• Wageeh Wahba ou l'impossible acclimatation

      Wageeh Wahba    Jean-Claude Leroy


    Mélancoliques, les silhouettes qui se détachent dans les peintures de Wageeh Wahba insinuent des murmures diaphanes à parfum d'hypnose, un même détachement éthéré les apprivoise. Distance exténuante entre des êtres qui pourtant cohabitent, mais dans un éternel « théâtre de la séparation »... Cet apaisement-là, qui en découle, n'est pas vainqueur ; il succombe.
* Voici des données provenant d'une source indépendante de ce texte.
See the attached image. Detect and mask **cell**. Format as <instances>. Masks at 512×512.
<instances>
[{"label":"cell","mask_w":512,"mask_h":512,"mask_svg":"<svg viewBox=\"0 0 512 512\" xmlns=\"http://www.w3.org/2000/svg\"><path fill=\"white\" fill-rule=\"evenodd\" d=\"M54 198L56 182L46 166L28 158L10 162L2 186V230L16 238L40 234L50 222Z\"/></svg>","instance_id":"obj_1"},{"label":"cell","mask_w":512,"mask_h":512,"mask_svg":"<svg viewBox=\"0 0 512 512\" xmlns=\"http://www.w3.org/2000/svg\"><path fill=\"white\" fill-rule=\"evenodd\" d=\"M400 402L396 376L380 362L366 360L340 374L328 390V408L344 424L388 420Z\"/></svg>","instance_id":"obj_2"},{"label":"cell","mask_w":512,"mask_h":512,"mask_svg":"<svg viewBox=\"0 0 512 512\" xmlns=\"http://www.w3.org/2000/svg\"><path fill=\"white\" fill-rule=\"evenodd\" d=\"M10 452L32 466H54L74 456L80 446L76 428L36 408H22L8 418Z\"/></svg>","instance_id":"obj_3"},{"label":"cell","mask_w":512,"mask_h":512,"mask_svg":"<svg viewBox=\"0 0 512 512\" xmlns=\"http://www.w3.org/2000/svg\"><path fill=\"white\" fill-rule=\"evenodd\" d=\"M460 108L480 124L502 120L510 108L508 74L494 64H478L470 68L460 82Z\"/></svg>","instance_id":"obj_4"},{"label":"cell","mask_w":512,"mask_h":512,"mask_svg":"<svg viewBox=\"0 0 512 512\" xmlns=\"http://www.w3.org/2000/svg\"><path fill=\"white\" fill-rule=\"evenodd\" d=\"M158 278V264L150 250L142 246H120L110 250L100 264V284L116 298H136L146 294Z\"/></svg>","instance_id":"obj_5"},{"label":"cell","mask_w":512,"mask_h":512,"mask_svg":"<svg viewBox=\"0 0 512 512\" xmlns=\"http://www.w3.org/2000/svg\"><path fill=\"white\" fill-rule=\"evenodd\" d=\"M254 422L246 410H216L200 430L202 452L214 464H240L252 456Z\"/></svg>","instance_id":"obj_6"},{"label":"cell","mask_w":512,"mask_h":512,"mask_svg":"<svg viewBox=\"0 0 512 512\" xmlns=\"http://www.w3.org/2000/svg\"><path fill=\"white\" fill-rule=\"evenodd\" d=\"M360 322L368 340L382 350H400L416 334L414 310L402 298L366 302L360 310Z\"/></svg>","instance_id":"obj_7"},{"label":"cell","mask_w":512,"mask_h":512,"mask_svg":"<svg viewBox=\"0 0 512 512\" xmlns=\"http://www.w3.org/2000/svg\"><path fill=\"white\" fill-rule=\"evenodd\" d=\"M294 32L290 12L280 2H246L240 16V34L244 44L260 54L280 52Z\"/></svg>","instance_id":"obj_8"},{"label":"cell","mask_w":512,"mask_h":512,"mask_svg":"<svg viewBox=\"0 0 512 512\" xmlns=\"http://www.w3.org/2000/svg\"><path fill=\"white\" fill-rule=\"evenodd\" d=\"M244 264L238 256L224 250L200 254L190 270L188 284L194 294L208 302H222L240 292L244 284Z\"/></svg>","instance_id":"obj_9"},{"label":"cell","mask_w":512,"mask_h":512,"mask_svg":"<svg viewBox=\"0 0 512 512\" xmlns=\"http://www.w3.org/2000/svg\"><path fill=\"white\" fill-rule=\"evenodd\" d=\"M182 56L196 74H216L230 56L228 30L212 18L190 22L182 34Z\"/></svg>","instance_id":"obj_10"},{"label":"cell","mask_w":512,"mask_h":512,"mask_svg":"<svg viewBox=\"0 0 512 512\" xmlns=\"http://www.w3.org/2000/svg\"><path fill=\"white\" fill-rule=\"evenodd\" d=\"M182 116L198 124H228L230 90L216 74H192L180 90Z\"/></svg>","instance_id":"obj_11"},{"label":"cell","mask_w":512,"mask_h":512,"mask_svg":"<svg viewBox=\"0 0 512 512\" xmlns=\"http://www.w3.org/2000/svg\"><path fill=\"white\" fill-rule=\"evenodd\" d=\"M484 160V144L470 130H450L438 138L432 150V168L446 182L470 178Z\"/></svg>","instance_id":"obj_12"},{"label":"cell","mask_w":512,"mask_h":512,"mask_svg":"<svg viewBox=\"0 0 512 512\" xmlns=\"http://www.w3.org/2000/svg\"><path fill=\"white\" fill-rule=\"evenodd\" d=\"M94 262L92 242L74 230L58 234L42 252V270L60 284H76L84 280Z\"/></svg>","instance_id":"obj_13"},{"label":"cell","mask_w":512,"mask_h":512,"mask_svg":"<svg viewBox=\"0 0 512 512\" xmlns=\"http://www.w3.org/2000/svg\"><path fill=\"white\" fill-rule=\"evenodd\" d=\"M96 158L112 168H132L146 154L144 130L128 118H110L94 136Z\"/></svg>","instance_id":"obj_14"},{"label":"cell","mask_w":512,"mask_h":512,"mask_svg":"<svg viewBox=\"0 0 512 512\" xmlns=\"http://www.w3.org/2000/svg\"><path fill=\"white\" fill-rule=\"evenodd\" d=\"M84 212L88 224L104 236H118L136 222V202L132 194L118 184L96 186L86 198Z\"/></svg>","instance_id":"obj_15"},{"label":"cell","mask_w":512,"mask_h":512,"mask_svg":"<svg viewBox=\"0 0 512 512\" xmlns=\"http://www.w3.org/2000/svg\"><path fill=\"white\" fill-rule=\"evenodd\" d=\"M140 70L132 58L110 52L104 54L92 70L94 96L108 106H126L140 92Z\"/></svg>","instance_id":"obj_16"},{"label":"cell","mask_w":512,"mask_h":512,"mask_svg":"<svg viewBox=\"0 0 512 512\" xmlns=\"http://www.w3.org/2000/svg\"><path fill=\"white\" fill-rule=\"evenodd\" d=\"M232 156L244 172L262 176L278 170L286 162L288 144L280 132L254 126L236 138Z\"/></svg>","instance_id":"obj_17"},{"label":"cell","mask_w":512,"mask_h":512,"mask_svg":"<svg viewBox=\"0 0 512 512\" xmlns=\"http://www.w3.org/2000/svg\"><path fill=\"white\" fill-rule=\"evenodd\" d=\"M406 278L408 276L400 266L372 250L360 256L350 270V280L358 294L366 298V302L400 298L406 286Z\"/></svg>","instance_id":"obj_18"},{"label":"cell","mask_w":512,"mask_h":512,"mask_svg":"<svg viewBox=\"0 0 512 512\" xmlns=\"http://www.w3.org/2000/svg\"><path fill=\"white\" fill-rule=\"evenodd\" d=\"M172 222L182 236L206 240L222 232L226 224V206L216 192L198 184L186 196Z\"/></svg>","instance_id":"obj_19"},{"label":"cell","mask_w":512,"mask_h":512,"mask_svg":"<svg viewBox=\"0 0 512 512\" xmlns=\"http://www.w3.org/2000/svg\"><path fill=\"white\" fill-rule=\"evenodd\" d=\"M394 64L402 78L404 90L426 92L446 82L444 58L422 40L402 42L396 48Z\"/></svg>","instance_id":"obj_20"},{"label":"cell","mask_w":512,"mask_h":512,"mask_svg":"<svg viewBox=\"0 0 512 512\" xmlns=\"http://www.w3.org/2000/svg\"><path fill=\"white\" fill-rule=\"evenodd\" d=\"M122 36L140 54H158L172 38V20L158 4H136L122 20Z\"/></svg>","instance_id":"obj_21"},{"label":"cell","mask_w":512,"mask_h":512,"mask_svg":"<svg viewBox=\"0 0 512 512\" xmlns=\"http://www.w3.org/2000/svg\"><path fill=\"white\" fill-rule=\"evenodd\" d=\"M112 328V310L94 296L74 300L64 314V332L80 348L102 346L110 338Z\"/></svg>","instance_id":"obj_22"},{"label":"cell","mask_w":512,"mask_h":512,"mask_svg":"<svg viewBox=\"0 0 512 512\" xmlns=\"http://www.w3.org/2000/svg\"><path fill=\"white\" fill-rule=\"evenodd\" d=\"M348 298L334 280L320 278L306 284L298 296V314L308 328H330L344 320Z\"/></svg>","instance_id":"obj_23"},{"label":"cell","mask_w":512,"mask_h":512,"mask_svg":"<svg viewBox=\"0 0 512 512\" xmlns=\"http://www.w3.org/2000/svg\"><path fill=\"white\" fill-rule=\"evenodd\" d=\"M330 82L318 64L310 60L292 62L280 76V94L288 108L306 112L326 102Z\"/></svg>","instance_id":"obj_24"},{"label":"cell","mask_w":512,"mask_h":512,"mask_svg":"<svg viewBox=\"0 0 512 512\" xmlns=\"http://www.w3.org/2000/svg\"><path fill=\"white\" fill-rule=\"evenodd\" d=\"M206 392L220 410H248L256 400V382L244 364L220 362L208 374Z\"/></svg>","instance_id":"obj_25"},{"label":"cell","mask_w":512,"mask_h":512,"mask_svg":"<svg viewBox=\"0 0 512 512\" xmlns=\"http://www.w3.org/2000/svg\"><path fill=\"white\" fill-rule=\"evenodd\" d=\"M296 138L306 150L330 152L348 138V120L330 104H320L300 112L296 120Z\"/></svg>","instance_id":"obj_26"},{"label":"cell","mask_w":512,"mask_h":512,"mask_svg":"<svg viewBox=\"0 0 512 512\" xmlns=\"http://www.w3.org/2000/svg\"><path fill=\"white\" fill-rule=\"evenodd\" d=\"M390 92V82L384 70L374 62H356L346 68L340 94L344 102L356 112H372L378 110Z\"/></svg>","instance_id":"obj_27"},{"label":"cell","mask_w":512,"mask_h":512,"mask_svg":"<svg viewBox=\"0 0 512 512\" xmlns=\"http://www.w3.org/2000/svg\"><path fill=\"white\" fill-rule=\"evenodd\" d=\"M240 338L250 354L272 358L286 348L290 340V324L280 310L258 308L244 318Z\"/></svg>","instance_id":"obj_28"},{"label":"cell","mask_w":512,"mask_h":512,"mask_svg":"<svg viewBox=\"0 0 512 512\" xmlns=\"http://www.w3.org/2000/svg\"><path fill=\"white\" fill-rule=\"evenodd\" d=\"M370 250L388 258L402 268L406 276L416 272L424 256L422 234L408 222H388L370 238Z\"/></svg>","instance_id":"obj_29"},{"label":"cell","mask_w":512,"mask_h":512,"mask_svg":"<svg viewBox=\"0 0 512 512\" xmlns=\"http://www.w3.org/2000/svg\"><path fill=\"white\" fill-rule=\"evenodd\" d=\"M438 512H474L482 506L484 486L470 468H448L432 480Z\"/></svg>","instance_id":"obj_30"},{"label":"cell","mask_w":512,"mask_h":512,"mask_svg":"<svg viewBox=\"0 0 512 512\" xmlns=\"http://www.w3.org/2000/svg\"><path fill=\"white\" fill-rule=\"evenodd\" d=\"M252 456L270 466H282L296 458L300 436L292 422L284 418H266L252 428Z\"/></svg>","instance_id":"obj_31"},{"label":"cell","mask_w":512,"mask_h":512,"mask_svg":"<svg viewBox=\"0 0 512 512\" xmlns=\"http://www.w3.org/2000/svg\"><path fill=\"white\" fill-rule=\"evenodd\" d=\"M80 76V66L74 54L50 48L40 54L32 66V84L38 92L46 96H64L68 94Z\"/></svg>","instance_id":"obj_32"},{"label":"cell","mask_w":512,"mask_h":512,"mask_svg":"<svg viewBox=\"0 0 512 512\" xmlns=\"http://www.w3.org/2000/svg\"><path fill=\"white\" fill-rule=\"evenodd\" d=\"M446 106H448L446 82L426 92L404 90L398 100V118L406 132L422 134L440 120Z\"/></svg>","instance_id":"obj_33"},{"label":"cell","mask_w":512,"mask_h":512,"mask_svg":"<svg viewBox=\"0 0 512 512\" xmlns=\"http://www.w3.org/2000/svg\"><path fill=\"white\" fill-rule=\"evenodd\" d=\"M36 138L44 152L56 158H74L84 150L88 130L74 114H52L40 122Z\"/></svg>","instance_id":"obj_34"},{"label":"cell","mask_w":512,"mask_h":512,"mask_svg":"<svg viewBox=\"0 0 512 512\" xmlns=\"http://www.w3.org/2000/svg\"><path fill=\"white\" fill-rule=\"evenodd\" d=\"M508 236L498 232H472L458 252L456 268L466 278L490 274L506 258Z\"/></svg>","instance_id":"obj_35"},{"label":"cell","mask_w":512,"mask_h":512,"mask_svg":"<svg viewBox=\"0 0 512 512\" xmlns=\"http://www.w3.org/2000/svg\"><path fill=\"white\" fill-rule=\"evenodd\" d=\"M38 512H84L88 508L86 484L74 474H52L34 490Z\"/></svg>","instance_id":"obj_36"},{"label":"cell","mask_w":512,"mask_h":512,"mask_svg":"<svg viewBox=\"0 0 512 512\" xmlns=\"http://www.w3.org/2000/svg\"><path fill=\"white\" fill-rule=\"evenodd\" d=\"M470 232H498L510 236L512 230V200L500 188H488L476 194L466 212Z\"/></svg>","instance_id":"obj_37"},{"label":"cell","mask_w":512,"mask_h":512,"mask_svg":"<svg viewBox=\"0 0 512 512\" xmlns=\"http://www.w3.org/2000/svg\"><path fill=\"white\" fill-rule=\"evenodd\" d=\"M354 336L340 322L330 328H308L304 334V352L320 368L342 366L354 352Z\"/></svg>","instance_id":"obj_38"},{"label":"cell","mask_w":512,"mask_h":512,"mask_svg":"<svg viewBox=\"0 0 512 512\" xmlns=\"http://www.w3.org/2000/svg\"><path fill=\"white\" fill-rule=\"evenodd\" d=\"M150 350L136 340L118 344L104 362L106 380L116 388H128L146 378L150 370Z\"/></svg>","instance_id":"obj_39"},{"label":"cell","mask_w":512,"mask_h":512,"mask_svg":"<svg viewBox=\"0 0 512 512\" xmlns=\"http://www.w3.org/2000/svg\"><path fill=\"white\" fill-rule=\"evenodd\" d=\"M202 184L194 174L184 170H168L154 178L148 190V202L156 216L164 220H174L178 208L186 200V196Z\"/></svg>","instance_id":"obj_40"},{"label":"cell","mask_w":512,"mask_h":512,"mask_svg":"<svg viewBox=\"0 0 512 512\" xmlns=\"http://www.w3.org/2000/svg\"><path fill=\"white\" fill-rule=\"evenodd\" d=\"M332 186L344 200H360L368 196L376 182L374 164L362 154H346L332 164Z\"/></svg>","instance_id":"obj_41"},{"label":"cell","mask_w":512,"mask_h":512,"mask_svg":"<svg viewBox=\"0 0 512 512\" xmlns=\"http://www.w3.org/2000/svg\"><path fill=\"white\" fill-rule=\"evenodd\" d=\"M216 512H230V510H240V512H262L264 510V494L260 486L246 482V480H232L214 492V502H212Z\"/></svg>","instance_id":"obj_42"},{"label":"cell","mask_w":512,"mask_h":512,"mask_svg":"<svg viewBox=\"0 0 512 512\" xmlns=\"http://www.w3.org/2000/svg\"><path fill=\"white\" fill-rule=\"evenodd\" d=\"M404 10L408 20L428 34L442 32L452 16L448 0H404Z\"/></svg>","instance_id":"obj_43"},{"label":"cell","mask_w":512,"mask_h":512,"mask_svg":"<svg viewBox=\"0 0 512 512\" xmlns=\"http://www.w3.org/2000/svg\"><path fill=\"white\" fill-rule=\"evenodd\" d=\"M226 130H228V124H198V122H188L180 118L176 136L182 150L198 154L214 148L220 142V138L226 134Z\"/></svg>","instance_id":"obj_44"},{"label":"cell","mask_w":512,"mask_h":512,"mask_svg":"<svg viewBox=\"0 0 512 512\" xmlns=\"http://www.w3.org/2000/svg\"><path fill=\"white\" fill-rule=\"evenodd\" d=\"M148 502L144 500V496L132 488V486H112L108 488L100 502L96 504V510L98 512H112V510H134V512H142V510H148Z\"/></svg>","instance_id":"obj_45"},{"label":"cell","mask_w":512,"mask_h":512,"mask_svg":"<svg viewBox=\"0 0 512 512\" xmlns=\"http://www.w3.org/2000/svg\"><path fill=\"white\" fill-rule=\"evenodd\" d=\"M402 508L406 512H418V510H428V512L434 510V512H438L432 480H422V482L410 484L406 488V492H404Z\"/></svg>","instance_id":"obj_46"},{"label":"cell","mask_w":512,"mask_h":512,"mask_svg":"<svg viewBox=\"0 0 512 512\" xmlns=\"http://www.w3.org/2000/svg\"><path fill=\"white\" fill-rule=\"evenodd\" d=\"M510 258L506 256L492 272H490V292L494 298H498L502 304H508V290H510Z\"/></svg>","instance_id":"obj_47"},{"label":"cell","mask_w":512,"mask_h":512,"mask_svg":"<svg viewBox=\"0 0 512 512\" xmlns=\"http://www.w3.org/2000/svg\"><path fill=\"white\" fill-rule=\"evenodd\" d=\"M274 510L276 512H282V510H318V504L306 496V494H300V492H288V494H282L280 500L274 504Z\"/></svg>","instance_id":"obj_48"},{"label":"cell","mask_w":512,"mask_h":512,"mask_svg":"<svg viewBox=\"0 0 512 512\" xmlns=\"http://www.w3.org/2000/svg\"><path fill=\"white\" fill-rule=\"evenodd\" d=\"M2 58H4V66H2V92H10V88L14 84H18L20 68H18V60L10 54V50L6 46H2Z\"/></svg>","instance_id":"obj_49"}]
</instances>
    Ici, la couleur des Fauves se retrouve à crier au sein de mises en scènes hiératiques, déclinées à l'infini, comme empruntées à un Delvaux déréglé, affolé. Fantasmagories inquiètes, les toiles se répondent les unes les autres dans un dialogue impossible et saisissant. Entre forme et force, des visages apparus dans la douleur se dissolvent à travers la lumière bleue d'un soleil aveuglant. Peut- être dernier éclaireur du mouvement Der Blaue Reiter, égaré cent ans plus tard, le pinceau de Wahba n'en exacerbe pas moins sans violence, lénifie sans amollir. Et rien n'est tranché, on ne sait pas où a lieu l'apparition, à quelle heure : toujours à un moment charnière dans un espace indéfini, lointain et intime, en-dehors d'un réalisme opportun et marchand auquel il n'est pas question de se soumettre. Comme si le temps de la toile, promesse heureuse et inavouable, était suspendu à l'indécision perverse d'un créateur, en attendant le recommencement du cycle ou de l'extase.